ORANGE, Texas — Mother Nature has thrown a knuckleball into the Sabine River Challenge. Unlike the challenge of making contact with a fluttering baseball, the goal for the Bassmaster Elite Series anglers has been just the opposite – not making contact.
It seems that almost every one of the 100 anglers has hit something during the three days of practice this week on the Sabine.
"I got really stuck twice," said 2013 Classic champion Cliff Pace. "One time I got stuck on the [river] bottom. There's nothing unusual about that. The second time I got stuck in the air."
Pace explained that he tried to power his boat over a half-submerged log. He made it only halfway.
"How I got off, I really don't remember," Pace said. "Good luck, I guess."
One area of the Sabine has been particularly tough on outboard motor lower units and propellers.
"There's probably $2,000-worth of props in that one spot that has been whipping our butts," laughed veteran Zell Rowland. "Ask Britt Myers. He knows exactly where it is."
Myers was another lower unit victim this week. The boat service crews have been busier than normal during practice, but those problems should ease once the tournament begins Thursday, according to Dennis Tietje of nearby Roanoke, La. He probably knows this shallow river system best in the 100-man field, and Tietje – much to his surprise – needed some serious outboard repair after he smacked an underwater obstruction Monday.
"Mother Nature threw a kink in this tournament," Tietje said. "The combination of low tide and wind had the water level about a foot lower than it has been in a long, long time. It's coming back up, but that's creating other problems as far as catching fish."
Tietje explained that heavy rains upstream on the Sabine have produced a surge of muddy water coming down the river, which drains into the Gulf of Mexico. The rising tide from the Gulf is meeting the muddy water and forcing it into the backwater areas, where the best fishing had been previously.
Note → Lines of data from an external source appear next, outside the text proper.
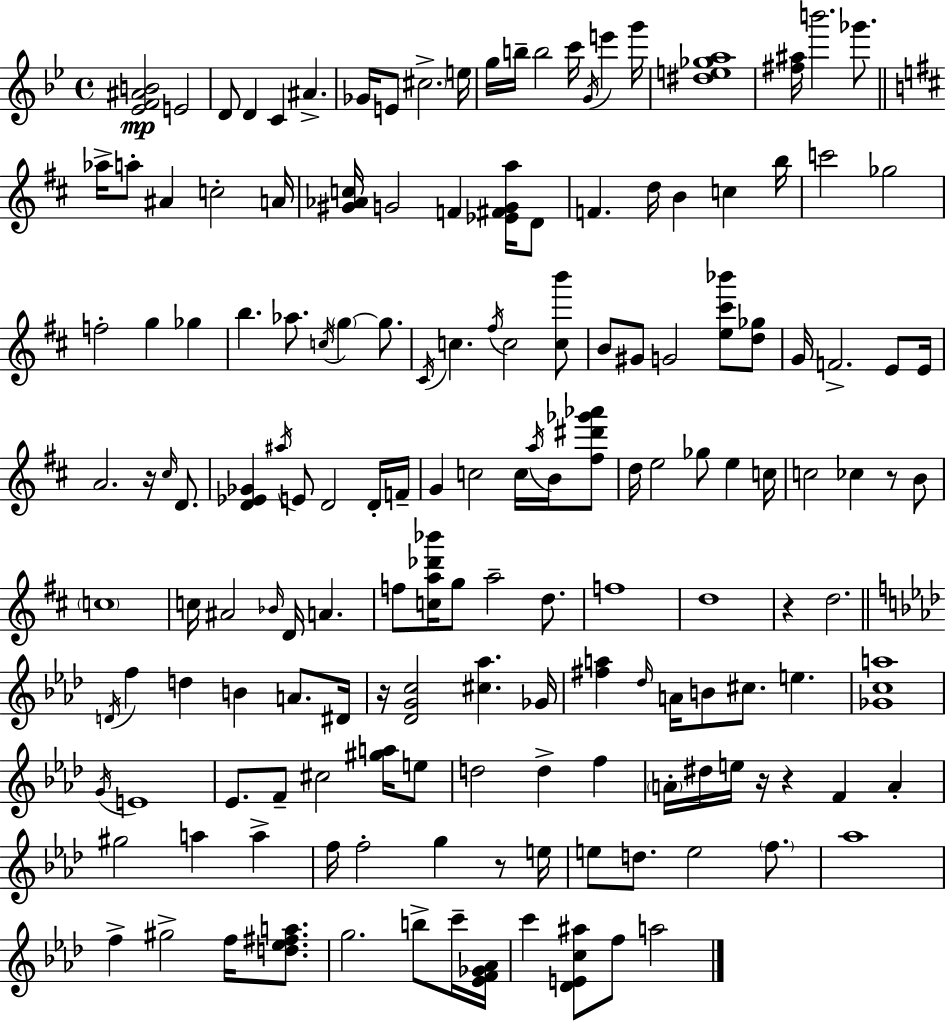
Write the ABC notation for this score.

X:1
T:Untitled
M:4/4
L:1/4
K:Gm
[_EF^AB]2 E2 D/2 D C ^A _G/4 E/2 ^c2 e/4 g/4 b/4 b2 c'/4 G/4 e' g'/4 [^de_ga]4 [^f^a]/4 b'2 _g'/2 _a/4 a/2 ^A c2 A/4 [^G_Ac]/4 G2 F [_E^FGa]/4 D/2 F d/4 B c b/4 c'2 _g2 f2 g _g b _a/2 c/4 g g/2 ^C/4 c ^f/4 c2 [cb']/2 B/2 ^G/2 G2 [e^c'_b']/2 [d_g]/2 G/4 F2 E/2 E/4 A2 z/4 ^c/4 D/2 [D_E_G] ^a/4 E/2 D2 D/4 F/4 G c2 c/4 a/4 B/4 [^f^d'_g'_a']/2 d/4 e2 _g/2 e c/4 c2 _c z/2 B/2 c4 c/4 ^A2 _B/4 D/4 A f/2 [ca_d'_b']/4 g/2 a2 d/2 f4 d4 z d2 D/4 f d B A/2 ^D/4 z/4 [_DGc]2 [^c_a] _G/4 [^fa] _d/4 A/4 B/2 ^c/2 e [_Gca]4 G/4 E4 _E/2 F/2 ^c2 [^ga]/4 e/2 d2 d f A/4 ^d/4 e/4 z/4 z F A ^g2 a a f/4 f2 g z/2 e/4 e/2 d/2 e2 f/2 _a4 f ^g2 f/4 [d_e^fa]/2 g2 b/2 c'/4 [_EF_G_A]/4 c' [_DEc^a]/2 f/2 a2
It has these anglers spread out in both directions from Orange Public Boat Ramp weigh-in site. Many of them are planning long boat runs in search of clear water and a five-bass daily limit meeting the 14-inch minimum length requirement.
"I'm catching numbers, but no size," said Bobby Lane. "You might catch 30 or 40 fish one day and weigh-in with zero. It's a matter of, 'Where's that 14-incher?'"
When asked about his practice period, Pace deadpanned, "I caught a redfish that was well over 14 inches. It was probably 20 or 22 inches."
But whether the daily bag weights are high or low, there is no doubt among these anglers that enthusiasm in Orange is remarkably high. It seems every business in town has a sign welcoming the Elite Series. Autograph-seekers are everywhere.
"I've never seen a place so excited to host a tournament," Pace said.